Find the area of the triangle $\triangle ABC$ embedded in a circle

Question

Find the area $ABC$ of the triangle.

Are these similar triangles? Can I just use a ratio of the sides to find the area?

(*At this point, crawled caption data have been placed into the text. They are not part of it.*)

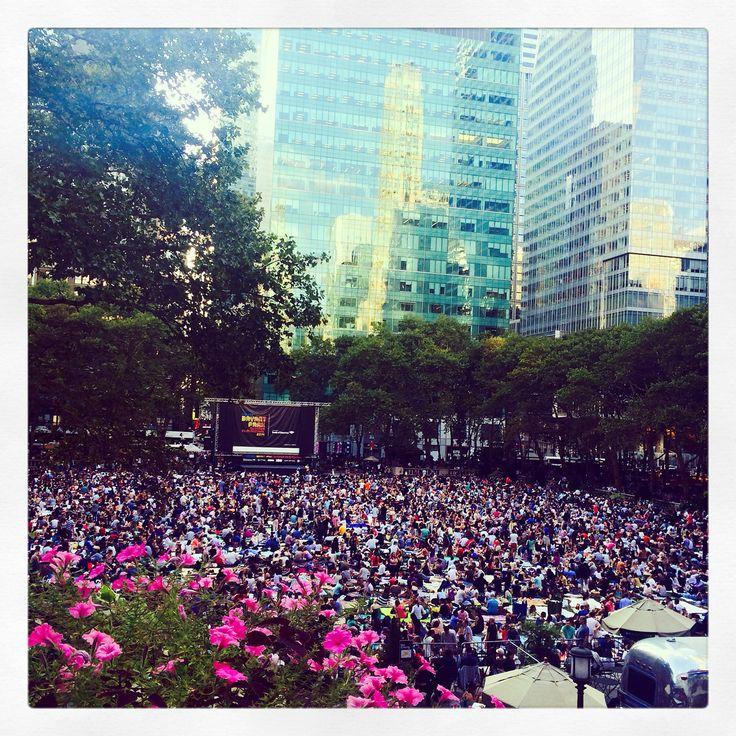 Bryant Park: cinema al parco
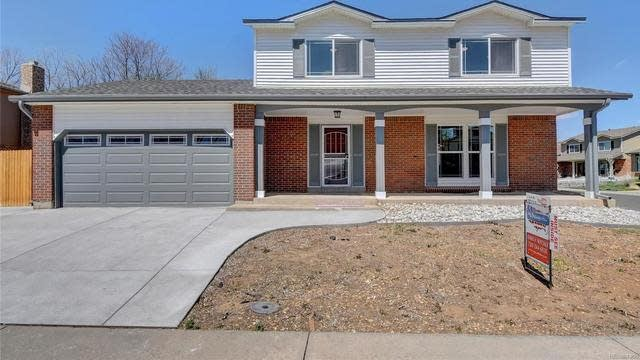 Photo 1 of 39 - 6441 W 110th Ave, Westminster, CO 80020
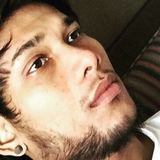 Dy from Joondalup | Man | 28 years old | Aquarius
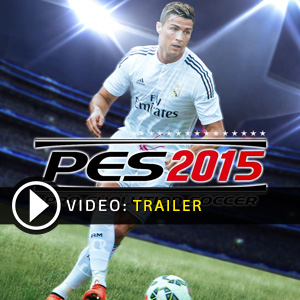 Pro Evolution Soccer 2015 Digital Download Price Comparison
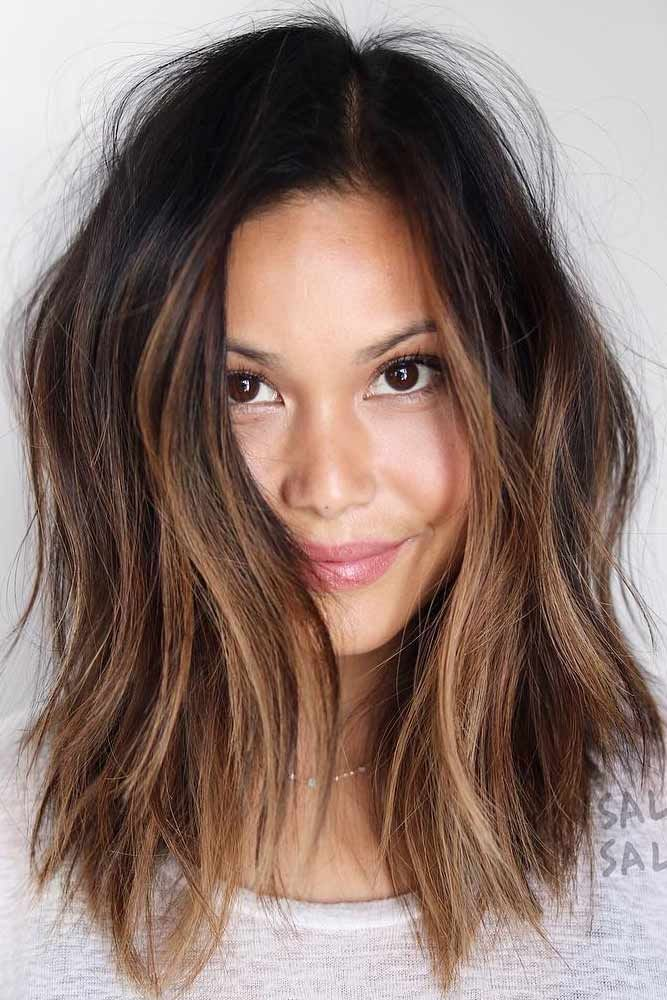18 Medium Length Hairstyles for Thick Hair There a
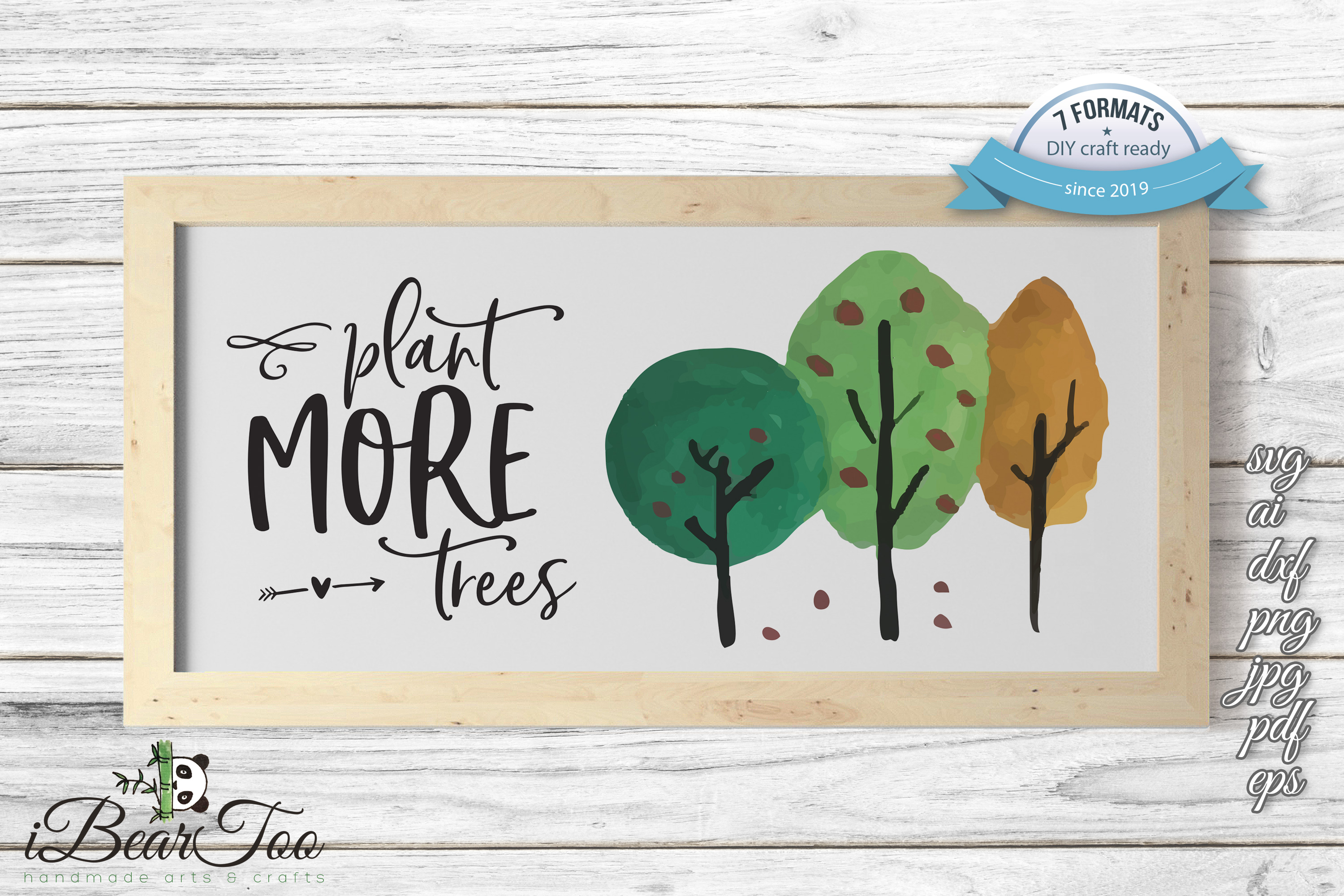 Download Free Plant More Trees Clipart Vector Svg Graphic By Ibeartoo for Cricut Explore, Silhouette and other cutting machines.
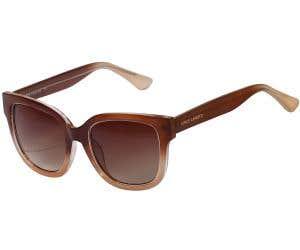 Rectangle Sunglasses 6199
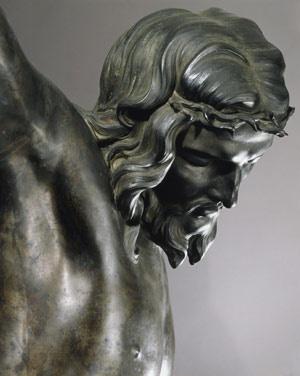 32 best jesus images on Pinterest   Art sculptures ...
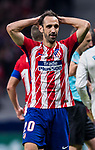 Juan Francisco Torres Belen, Juanfran, of Atletico de Madrid reacts after referee David Fernandez Borbalan shows him the yellow card during the La Liga 2017-18 match between Atletico de Madrid and Real Madrid at Wanda Metropolitano  on November 18 2017 in Madrid, Spain. Photo by Diego Gonzalez / Power Sport Images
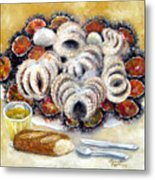 Octupus And Sea Urchins Dinner Metal Print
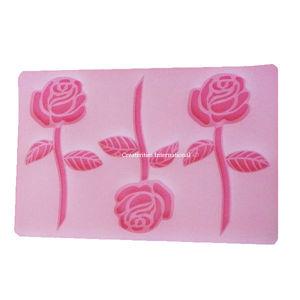 Standing Rose Chocolate garnishing mat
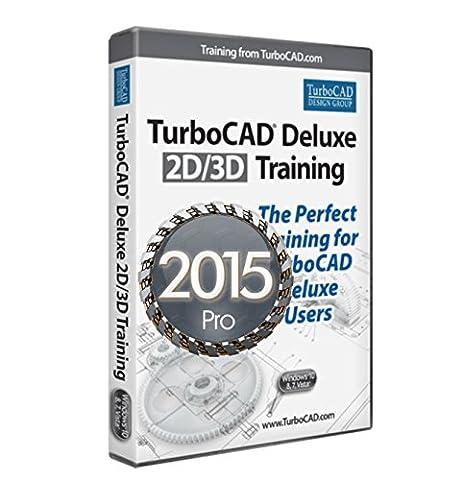 2D/3D Training Guide Bundle for TurboCAD Pro 2015 Complete TurboCAD Pro Training (Cad Program Software)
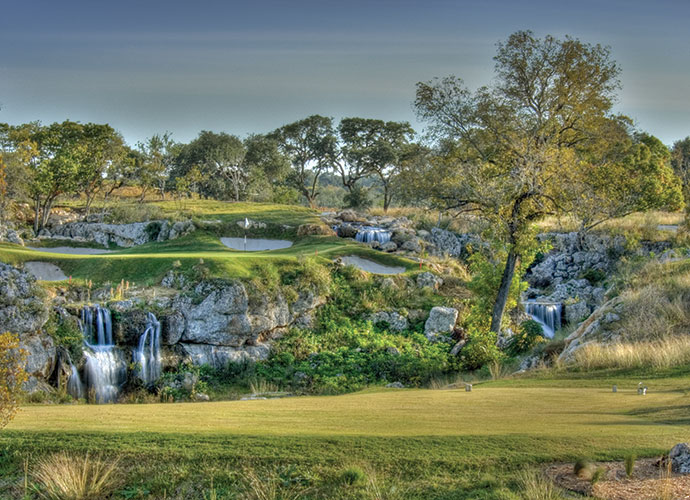 4. Jack Nicklaus: The most successful player-turned-architect altered the Texas landscape seven times over the past 35 years, most recently in 2012 with his Summit Rock course at Horseshoe Bay. Highest ranked is Cordillera Ranch in Boerne, in the heart of Hill Country, pictured here.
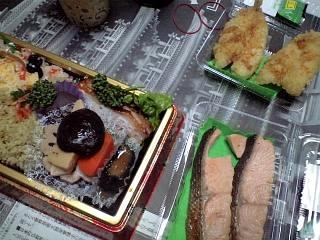 20120428夕飯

I solved for all sides of the large triangle and got $5,7,\sqrt(74)$. Then used similar triangles to get the 2 missing sides of the smaller triangle. My final area was $3.87 $

Answer 1

We know that: $$\angle{DAE}=\arctan(5/7)\rightarrow \sin(\angle{DAE}=5/\sqrt{74}$$ Now, because $ABC$ is a right triangle, we have: $$A=\frac{1}{2}AB\cdot AC \sin(\angle{DAE})=\frac{1}{2}AB^2\sin(\angle{DAE})\cos(\angle{DAE})$$ Substituing, we have: $$A=\frac{1}{2}\cdot4^2\cdot\frac{5}{\sqrt{74}}\frac{7}{\sqrt{74}}=\frac{140}{37}$$

Answer 2

Yes, they are similar triangles.

Thus, $$\frac{S_{\Delta ABC}}{S_{\Delta ADE}}=\left(\frac{AB}{AE}\right)^2,$$ which gives $$S_{\Delta ABC}=\frac{7\cdot 5}{2}\cdot\left(\frac{4}{\sqrt{7^2+5^2}}\right)^2=\frac{140}{37}=3.78....$$